I’ve seen (and been) inexperienced management imitating that. Being comfortable with operational work and uncomfortable as a manager makes for splendidly bad management. Clinging to the old job someone had before they were promoted is classic. Or the sort of boss who pretends to be the “everyman.” But really they’re not. Not available, not doing anything of particular value. Kate and others like her are able to share the load without doing their subordinate’s job for them and without pretense of doing more than they are.
If you’re following the series, this may sound like Susan in the last article. Sharing and helping are related. Difficult to distinguish. Kate learns from the people around her. We’ve both learned from Susan. I don’t think it’s incredibly important to tease apart sharing and helping. But it’s important to see how many forms sharing might take.
I recommend thinking of “sharing” in a very broad sense when we look at Competent people.
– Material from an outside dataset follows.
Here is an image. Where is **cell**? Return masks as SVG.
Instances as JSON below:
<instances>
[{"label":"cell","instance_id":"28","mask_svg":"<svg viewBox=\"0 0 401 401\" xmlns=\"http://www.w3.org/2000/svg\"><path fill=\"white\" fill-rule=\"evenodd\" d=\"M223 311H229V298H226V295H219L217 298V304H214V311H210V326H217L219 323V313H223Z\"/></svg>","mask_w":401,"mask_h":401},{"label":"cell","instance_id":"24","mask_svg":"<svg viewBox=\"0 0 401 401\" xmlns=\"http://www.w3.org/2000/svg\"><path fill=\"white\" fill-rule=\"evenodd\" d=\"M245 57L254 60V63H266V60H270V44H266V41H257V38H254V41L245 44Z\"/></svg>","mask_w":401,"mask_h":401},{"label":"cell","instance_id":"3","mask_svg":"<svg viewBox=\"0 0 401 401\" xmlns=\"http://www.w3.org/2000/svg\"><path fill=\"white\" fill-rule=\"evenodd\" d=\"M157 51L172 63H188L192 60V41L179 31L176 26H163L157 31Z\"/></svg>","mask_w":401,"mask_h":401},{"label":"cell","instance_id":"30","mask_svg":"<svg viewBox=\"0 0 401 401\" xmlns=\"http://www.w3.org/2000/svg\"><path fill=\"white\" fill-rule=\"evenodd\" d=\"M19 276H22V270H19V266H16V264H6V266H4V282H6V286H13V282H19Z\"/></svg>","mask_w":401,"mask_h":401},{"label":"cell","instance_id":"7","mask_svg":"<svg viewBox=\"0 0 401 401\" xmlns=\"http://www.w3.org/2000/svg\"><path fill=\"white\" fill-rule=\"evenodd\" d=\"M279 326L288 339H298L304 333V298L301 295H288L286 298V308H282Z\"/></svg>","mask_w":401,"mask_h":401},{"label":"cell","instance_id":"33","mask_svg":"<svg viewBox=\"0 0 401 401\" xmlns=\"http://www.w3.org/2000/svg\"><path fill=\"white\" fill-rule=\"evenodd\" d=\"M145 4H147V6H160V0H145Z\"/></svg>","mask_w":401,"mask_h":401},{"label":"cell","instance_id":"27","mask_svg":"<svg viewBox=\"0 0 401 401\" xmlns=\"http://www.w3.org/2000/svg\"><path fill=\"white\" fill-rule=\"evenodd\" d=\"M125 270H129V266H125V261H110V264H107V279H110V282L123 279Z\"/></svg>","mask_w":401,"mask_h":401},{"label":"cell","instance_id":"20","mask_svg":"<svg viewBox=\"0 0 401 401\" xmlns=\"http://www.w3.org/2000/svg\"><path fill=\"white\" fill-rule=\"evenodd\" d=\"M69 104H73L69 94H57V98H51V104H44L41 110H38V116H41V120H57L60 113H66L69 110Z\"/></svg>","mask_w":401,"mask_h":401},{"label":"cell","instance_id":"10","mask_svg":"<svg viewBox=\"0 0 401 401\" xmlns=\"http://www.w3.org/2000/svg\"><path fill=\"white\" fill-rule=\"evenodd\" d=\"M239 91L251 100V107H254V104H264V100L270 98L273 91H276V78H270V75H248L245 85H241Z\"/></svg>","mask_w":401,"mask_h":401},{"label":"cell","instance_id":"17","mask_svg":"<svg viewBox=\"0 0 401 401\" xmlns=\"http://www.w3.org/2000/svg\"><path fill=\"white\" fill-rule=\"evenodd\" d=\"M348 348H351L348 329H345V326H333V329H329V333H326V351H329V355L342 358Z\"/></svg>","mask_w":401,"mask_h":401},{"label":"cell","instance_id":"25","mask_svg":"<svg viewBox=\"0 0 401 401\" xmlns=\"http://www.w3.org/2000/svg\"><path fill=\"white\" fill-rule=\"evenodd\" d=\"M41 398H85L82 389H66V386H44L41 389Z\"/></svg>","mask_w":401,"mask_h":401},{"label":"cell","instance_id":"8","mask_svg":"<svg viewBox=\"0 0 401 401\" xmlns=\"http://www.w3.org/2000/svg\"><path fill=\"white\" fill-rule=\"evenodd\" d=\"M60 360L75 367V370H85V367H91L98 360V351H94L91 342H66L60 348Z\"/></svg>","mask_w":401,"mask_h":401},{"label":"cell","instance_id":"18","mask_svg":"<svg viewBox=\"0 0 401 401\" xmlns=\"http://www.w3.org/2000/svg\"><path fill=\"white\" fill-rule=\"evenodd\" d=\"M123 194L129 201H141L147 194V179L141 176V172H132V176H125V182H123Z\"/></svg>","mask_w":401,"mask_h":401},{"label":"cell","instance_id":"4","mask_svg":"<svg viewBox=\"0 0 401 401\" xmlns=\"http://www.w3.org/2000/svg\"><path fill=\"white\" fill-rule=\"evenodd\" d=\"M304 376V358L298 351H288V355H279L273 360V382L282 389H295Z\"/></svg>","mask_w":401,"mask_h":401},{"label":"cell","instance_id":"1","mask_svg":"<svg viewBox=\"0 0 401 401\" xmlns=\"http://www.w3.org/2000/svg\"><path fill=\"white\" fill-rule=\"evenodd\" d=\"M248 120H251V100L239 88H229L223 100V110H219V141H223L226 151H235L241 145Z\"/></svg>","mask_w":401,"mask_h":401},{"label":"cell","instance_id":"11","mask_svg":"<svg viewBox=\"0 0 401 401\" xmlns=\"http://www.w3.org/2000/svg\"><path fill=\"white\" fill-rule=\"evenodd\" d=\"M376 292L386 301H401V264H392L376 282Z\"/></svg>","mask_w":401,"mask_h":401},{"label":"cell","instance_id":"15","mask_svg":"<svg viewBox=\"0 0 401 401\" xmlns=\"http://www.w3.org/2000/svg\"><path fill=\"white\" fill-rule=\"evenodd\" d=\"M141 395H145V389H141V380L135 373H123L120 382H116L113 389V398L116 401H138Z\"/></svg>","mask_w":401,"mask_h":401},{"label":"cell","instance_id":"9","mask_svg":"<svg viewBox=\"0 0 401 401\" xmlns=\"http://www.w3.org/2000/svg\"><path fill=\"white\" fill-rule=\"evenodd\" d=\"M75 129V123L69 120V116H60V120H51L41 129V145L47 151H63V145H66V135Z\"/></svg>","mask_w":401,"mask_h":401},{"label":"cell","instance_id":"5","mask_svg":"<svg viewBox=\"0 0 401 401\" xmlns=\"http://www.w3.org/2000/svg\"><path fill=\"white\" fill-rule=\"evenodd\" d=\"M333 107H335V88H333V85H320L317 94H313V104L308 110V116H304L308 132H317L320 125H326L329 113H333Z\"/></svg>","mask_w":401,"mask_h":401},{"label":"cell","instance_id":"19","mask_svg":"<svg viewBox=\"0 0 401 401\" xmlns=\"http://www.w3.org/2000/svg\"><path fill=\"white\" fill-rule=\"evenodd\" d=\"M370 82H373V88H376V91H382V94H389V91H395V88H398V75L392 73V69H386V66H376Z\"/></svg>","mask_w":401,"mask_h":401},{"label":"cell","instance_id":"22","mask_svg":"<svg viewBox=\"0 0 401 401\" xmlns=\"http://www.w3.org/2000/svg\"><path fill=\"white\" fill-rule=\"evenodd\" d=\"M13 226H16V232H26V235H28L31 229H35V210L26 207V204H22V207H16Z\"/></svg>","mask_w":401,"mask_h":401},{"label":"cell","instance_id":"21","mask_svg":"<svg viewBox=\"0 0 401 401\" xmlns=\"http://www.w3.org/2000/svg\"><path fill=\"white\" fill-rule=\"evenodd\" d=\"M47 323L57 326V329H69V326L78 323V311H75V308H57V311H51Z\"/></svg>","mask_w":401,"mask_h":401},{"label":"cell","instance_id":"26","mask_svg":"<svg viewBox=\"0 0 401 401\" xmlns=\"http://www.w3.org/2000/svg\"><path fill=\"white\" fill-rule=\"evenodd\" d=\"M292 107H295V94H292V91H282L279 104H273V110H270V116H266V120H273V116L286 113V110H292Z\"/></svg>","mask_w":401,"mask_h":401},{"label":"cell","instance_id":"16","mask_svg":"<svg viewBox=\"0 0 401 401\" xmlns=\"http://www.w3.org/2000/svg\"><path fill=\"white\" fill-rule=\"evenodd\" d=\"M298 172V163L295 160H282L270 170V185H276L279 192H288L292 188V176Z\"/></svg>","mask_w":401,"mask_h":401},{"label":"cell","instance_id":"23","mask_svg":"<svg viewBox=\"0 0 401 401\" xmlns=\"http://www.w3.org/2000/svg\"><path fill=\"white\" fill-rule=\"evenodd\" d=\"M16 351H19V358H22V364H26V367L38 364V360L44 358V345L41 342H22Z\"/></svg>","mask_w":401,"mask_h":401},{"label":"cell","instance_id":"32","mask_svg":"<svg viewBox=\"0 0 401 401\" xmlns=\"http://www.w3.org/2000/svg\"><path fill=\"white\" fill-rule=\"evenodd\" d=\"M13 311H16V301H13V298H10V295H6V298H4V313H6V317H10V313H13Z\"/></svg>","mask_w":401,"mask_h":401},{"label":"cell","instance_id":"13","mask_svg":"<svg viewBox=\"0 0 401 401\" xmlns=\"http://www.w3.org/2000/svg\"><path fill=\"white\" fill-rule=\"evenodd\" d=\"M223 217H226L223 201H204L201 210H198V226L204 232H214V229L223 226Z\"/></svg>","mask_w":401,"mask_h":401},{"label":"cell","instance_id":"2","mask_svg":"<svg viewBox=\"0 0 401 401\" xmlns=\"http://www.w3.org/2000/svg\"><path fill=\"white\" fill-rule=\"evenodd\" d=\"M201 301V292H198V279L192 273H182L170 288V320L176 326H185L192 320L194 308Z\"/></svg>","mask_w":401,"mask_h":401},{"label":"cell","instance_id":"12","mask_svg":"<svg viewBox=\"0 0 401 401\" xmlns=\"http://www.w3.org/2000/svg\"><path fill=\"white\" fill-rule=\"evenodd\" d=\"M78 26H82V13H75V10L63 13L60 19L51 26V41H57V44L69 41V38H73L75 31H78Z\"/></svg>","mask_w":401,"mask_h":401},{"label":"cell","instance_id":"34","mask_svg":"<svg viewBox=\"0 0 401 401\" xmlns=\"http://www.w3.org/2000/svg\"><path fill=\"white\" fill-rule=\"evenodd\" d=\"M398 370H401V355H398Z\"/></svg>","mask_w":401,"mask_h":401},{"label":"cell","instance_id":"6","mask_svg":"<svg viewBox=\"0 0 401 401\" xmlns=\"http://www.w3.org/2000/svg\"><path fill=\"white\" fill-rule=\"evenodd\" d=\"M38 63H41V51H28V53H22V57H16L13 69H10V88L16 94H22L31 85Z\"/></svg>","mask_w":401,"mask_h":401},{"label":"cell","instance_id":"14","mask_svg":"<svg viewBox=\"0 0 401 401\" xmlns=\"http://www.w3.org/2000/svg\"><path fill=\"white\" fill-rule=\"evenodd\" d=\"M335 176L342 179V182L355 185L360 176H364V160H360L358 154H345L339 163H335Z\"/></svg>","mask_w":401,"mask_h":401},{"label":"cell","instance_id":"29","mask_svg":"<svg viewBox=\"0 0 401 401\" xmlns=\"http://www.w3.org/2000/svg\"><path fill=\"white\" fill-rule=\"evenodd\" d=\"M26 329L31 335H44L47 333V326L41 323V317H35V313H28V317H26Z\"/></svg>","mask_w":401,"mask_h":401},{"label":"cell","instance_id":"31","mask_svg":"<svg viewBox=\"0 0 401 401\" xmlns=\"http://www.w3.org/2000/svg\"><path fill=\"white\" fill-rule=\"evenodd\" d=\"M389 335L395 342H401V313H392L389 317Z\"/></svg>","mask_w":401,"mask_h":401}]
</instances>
It might be as simple as sharing a snack to help people perk back up. That’s the “right this moment” way the attribute shows up. Inside, it seems to be a very open view of what people need and what you have. An awareness of others. An insightful view of what could be better if X only knew or had access to or felt appreciated for Y.
I like the example of credit-sharing the most. It illustrates some of the underlying traits we’ve already discussed, but it is truly about giving away what you have. Someone is giving you credit for your work, and your immediate thought is for the team. You immediately turn around and give away that credit. That builds trust. Trust with the person giving you that credit, trust of the people doing the work that they’re seen and appreciated for it. In so many ways it improves teamwork. But to do it, you have to have a deep understanding of what I mean here by “sharing.”
Kate’s work is high-profile. She builds reputation and others’ desire to pitch in for her just by doing her normal activities. She has a canny sense for when something is “tilting at windmills” but she’s not afraid tackle even a giant problem that needs it, regardless of the odds.
As a woman in IT, Kate is keenly aware of implicit and structural bias that can hold people back for reasons other than their capabilities. But those problems are so deeply ingrained in how organizations function that challenging them is fraught with peril. Kate isn’t afraid to smoothly and reasonably pursue something wrong all the way up the chain of command. I’ve seen her do it. Kate shares her leverage and position to chip away at big problems.
Try thinking about the opposite of Competence. Consider how people feel working with or for someone who doesn’t share (credit, trust, resources, etc.). You can find more business school publications on corrosive team traits than you could read in a lifetime. But frame it positively instead. Most of that corrosiveness is just the absence of this one behavior.
This kind of sharing should be standard operating procedure for everyone, not just the people we talk about in this series. When I say Competent people share, that’s in a broad sense of collaborating, giving credit, sharing the load (and sharing out the load in a developed sense of “delegation.”)
The deftness, thoroughness, and well-managed intention comes out in Competent people in ways we can all stand to emulate.